Monday, March 15, 2010

Film Critic DisInvited from a Press Screening

Armond White doesn't like Noah Baumbach's films -really doesn't like them.

The current dispute began, White recalled, when he received a phone call last Thursday from RJ Millard, a publicist for Focus Features, informing him that Baumbach and producer Scott Rudin didn’t want White to attend this Friday’s press screening because of his previous reviews of Baumbach’s films, “The Squid and the Whale” and “Margot at the Wedding.”

White said Millard went on to say: “I see your name is on the RSVP list of names for the press screening, I’ve been instructed to tell you not to come to the screening by Noah Baumbach, Scott Rudin and Leslee Dart.”


Thomas Garvey said...

Don't think "this couldn't happen here." There have been concerted efforts afoot in recent months to silence or isolate at least two local critics. I can't say more about these campaigns - luckily both have failed. But don't think the battle is over; there will be renewed salvos from theatres (and other interested parties) who don't much like the smarter, ruder voices now operating on the web, and are happy to trample on first amendment rights in order to strong-arm an ad-worthy review.

Ian Thal said...

What's the point is of deliberately barring particular critics is beyond sheer pettiness? Don't producers selectively mine quotes from the more positive reviews anyway? Or not include negative reviews in press kits?

Or is petty ostracization the whole point?

Ian Thal said...

In the effort to rewrite the above comment before posting, I managed to create whole new errors.


Thomas Garvey said...

I'm afraid the natural human instinct is to control all the discourse, all the time. Hence we see threats to free speech not only from our entrenched political, academic and financial entities here in Boston (who feel they have the expertise to decide what's good and what's not, and that we're all just here to clap along), but also from the blogosphere, which was once imagined to be a place of intellectual near-anarchy, but has recently developed a disturbing affection for Animal Farm-style groupthink.
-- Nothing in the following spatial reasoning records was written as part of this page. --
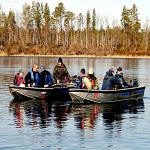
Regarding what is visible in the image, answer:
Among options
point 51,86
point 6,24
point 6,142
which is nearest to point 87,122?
point 6,142

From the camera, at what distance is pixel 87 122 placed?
15945 mm

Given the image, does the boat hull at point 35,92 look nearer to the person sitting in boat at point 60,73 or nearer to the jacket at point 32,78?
the jacket at point 32,78

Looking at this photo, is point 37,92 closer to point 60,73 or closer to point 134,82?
point 60,73

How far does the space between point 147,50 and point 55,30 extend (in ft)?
116

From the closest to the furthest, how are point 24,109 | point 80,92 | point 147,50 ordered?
point 24,109
point 80,92
point 147,50

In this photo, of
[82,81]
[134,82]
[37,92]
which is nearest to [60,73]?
[37,92]

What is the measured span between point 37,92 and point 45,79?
0.93 m

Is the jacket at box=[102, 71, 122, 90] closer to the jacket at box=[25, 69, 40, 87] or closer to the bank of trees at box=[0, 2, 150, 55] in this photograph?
the jacket at box=[25, 69, 40, 87]

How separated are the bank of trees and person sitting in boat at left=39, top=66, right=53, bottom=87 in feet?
319

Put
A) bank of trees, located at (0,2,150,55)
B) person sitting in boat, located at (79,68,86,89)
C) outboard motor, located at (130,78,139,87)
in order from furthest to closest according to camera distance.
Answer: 1. bank of trees, located at (0,2,150,55)
2. outboard motor, located at (130,78,139,87)
3. person sitting in boat, located at (79,68,86,89)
This, of course, is as it ever was. But it's always worth mentioning. And it's amusing to me to be under fire these days not only from the MSM, and certain local powers-that-be, but also from the very people who were supposed to oppose the MSM and those powers-that-be, but who are actually very much in cahoots with them.

Ian Thal said...

I certainly know of what and whom you speak, Thom.

My question though, was essentially: "what's the point of banning a particular critic?" It seems to me that there's really little to gain from such a petty act.

As Blogger E, who spends entirely too much time with Critic A, might hypothetically say:

If Critic A doesn't typically like plays by Playwright B as presented by Company C* there are two distinct possibilities Critic A might see no reason to change his or her opinion, where upon the local theatre scene can just say "Well Critic A is just being Critic A" and both B and C can instead use Critic D's raves in their press, or Critic A can decide that either Playwright B or Company C have made some great artistic growth that was thus far unanticipated.

*Blogger E is not trying to get on anyone's "enemies list" at the moment, so if there is a Company C out there, E is not actually talking about you, E is speaking generically.

Thomas Garvey said...

Hi Ian - the point of banning a critic is, I think, not merely to silence that particular voice, but also to send a warning shot over everyone else's bow, as it were. You might be surprised at how bare-knuckled the struggle over reviews can be - and then there are the award nominations to think of, and the general buzz. And of course there's a widespread perception that there's an established pecking order around here, and critics should respect it, whatever the weaknesses of the artistic product involved may be. The money and connections and power, it's assumed, should factor into things. And those who don't toe that line should expect reprisal. Even when I was at the Globe, demands were made by certain producers to keep me away from their productions - demands that, believe it or not, were often received sympathetically. Imagine how much more exposed a critic is without any large organization to back him or her up.